Now the Easters work out at a private gym in Toledo and wait for the call. Not knowing when he will get back in the ring weighs on Junior’s mind. “Yeah, I do (worry about it), but I spoke with Al (Haymon), and he told me to just stay busy, stay training, and things will be opening back up pretty soon. We’re going to continue to work and be patient until things get back to normal.”
 
When that happens, the Easters have their minds on some of the big names at 140 pounds.
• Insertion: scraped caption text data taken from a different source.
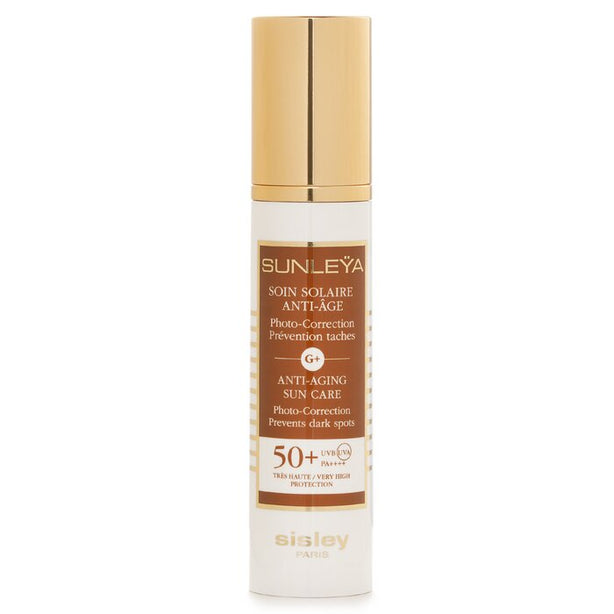 Sunleya Anti Aging Sun Care Spf 50 - 50ml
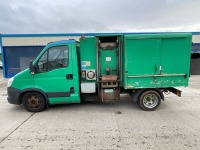 IVECO DAILY 35C11 MWB REFUSE COLLECTION VEHICLE  - 6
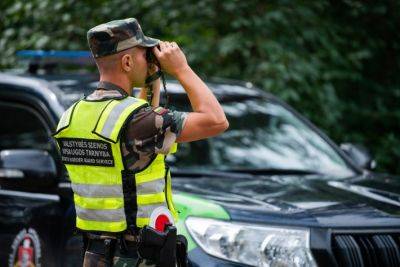 Дорожная полиция Литвы предупреждает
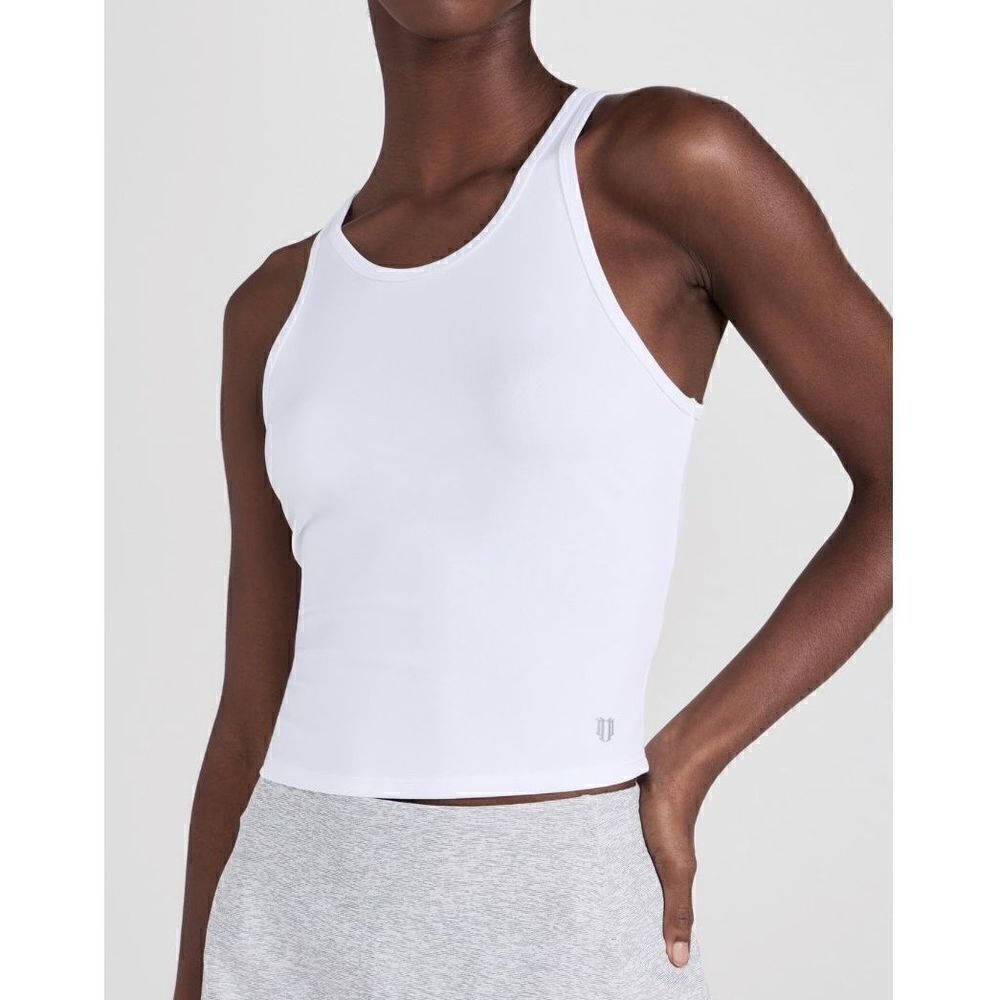 Eleven by Venus Williams, women’s white Cindy, tennis, tank top s/med - Picture 1 of 8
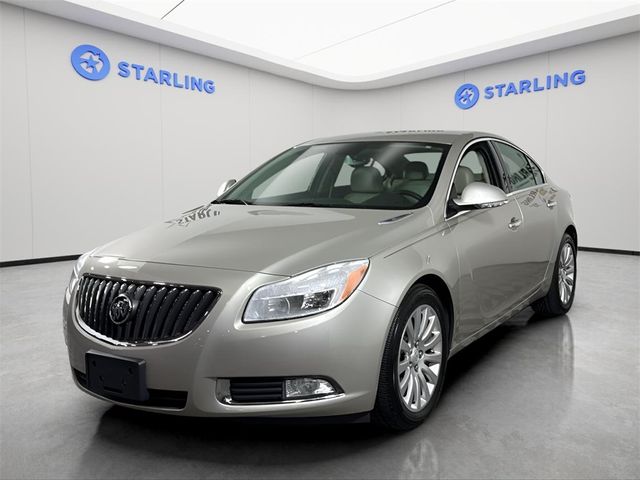2013 Buick Regal Turbo Premium I
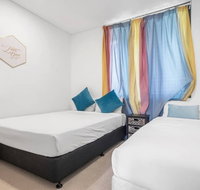 C09-daring Harbour 1 BDR APT - Accommodation Kalgoorlie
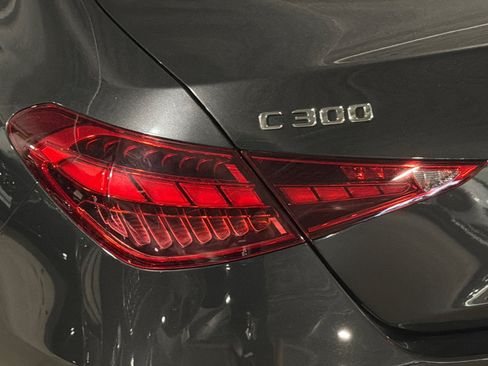 Used 2023 Mercedes-Benz C 300 4MATIC Sedan image 25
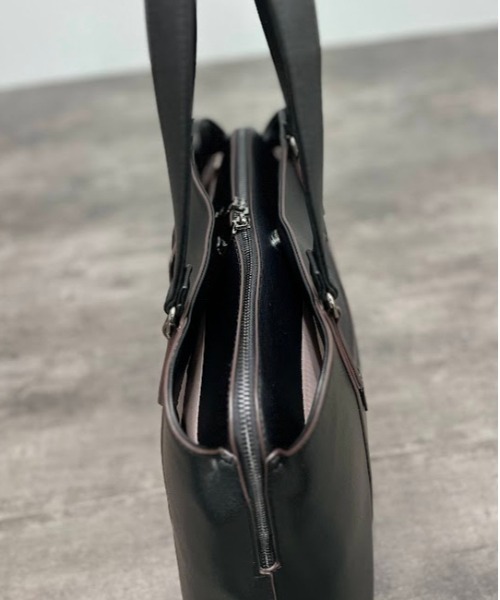 「GUSCIO」 トートバッグ FREE ブラック レディース_画像6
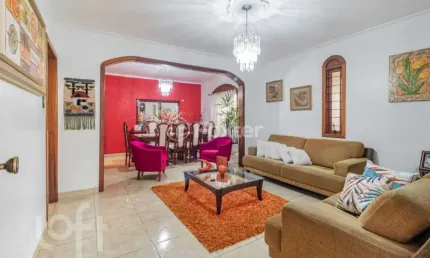 Casa com 4 quartos à venda na Rua Guarani, 457, Vila Imbui, Cachoeirinha, 285 m2 por R$ 1.028.200
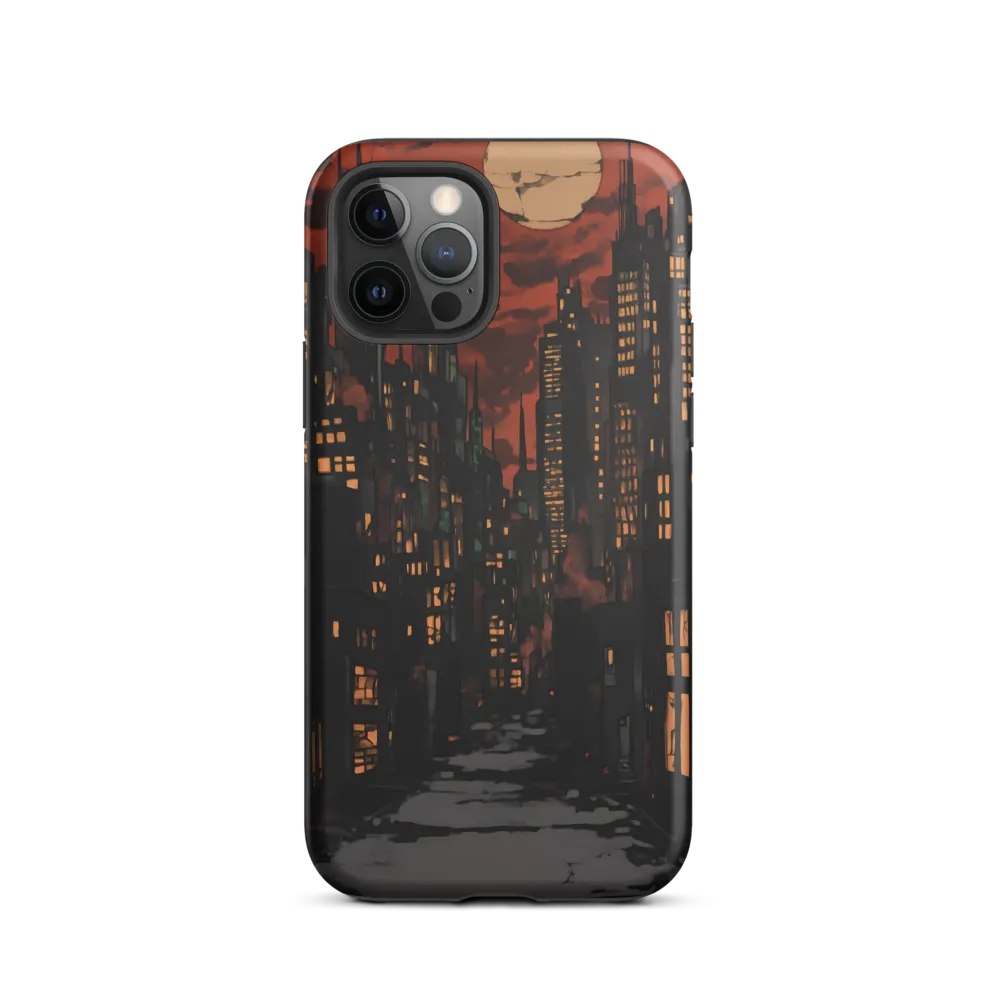 City of Shadows: An Urban Nocturne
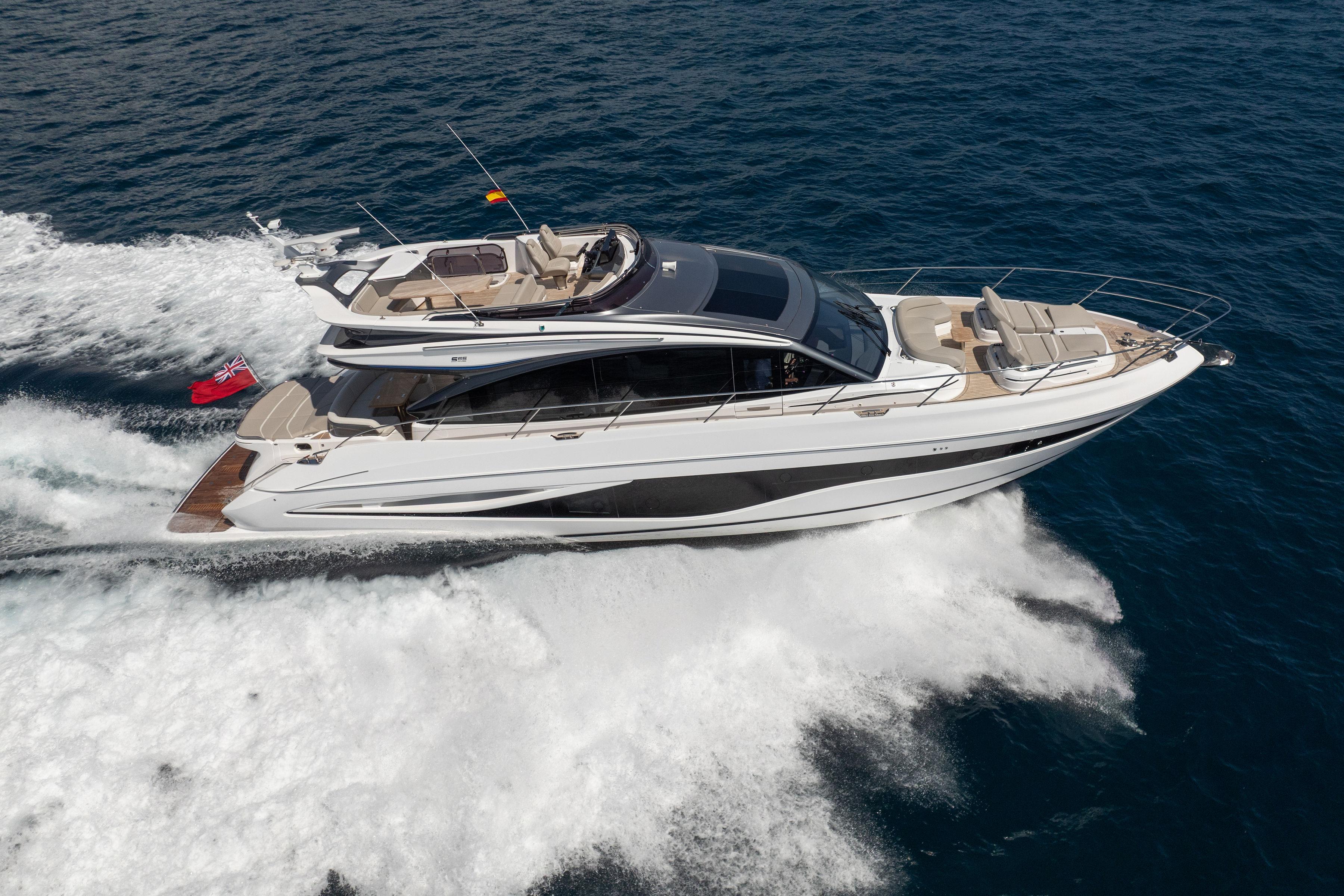 2025 Princess S65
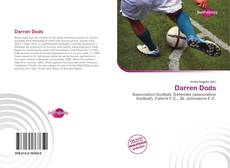 Portada del libro de Darren Dods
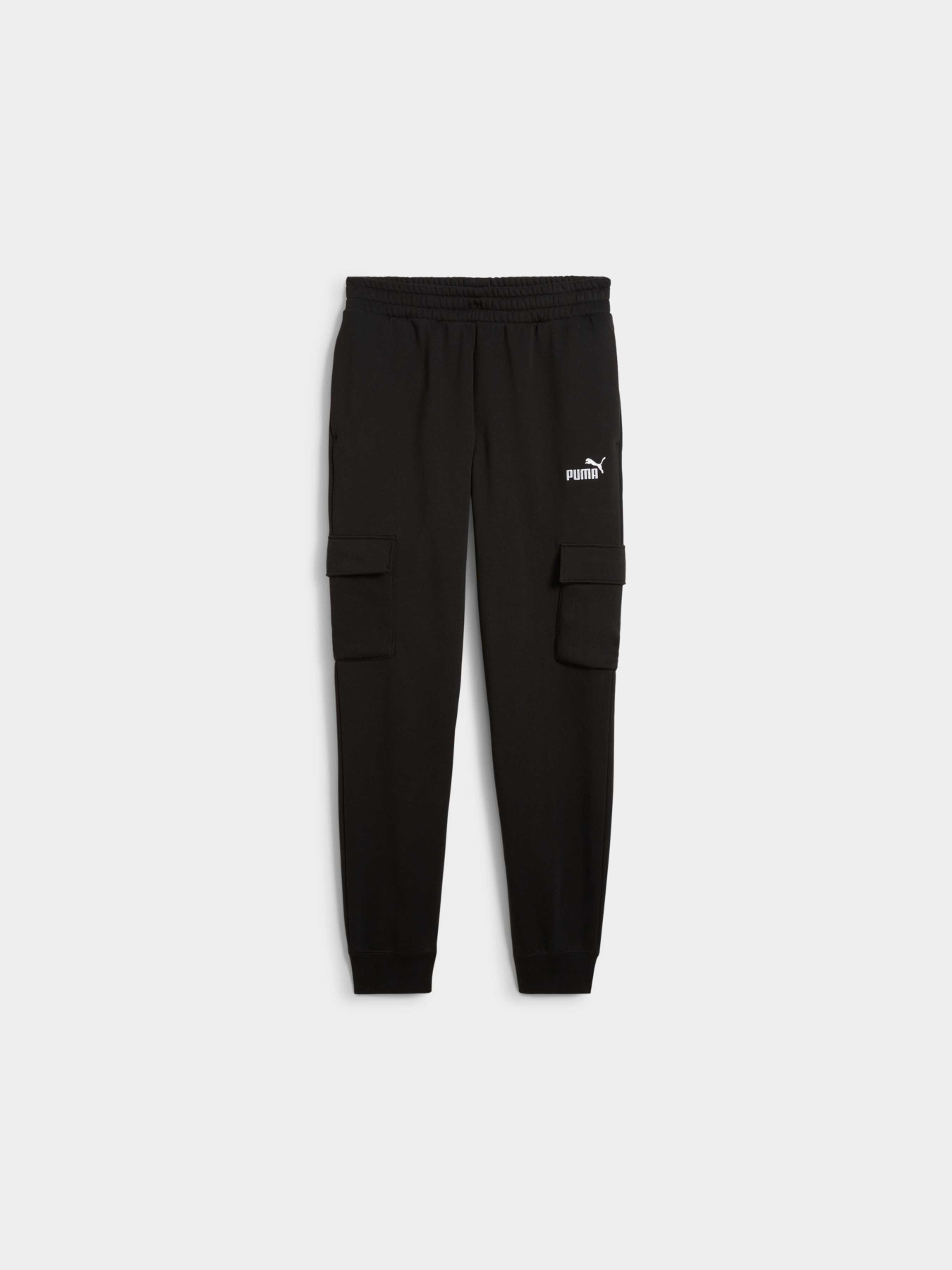 Спортивні штани PUMA Ess No. 1 Logo Cargo Pants модель 682660 Фото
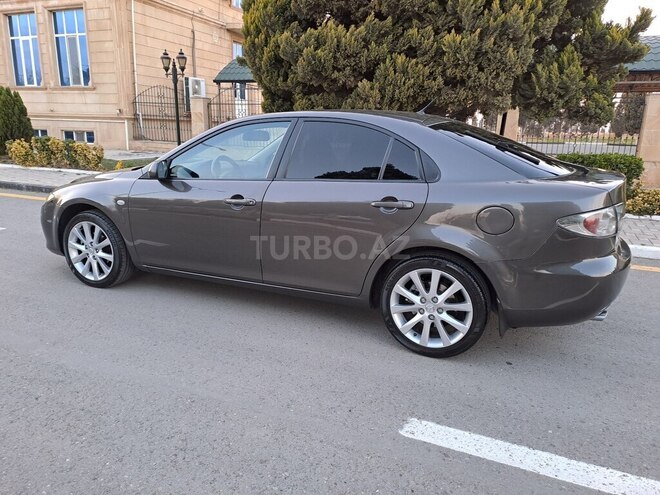 Mazda 6 2007, 302,514 km - 2.3 l - Sumqayıt
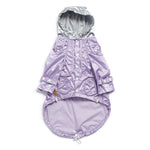 Raincoat - Violet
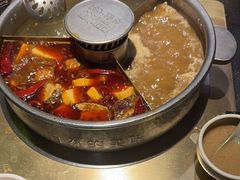 -巴奴毛肚火锅(广益哥伦布店)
Champions such as Josh Taylor and Jose Ramirez, and others, like Regis Prograis and PBC stablemate Mario Barrios, were some names raised. “Very good fighters, they make tough fights, tough opponents, so yeah, all the top guys at 140 I’m interested in,” Easter Jr. says. “Not one specific guy, but any of the top fighters.”
 
Papa Easter says that they will look at one, possibly even two warmup fights before going full throttle. “It all depends on how the (first) warmup goes. If this pandemic wasn’t happening it would have been a different story,” the trainer insists. “I’ll just leave it at that, that we’re going for a warmup fight then something else might be made.”
 
When boxing does resume, it will likely be without fans in the stands, at least for a while. That scenario will all but do away with the advantage of fighting in one’s hometown, and could mean large, expensive venues will be bypassed for smaller, cheaper venues. 
 
“We like fighting in front of a crowd, and hearing them cheer,” Easter Jr. says. “But I guess with things like that, hopefully we’ll just have to make the ratings go up, and I think they will because a lot of people at home are going to be watching.”
 
Adds the trainer: “Just know that we’ll be back soon.”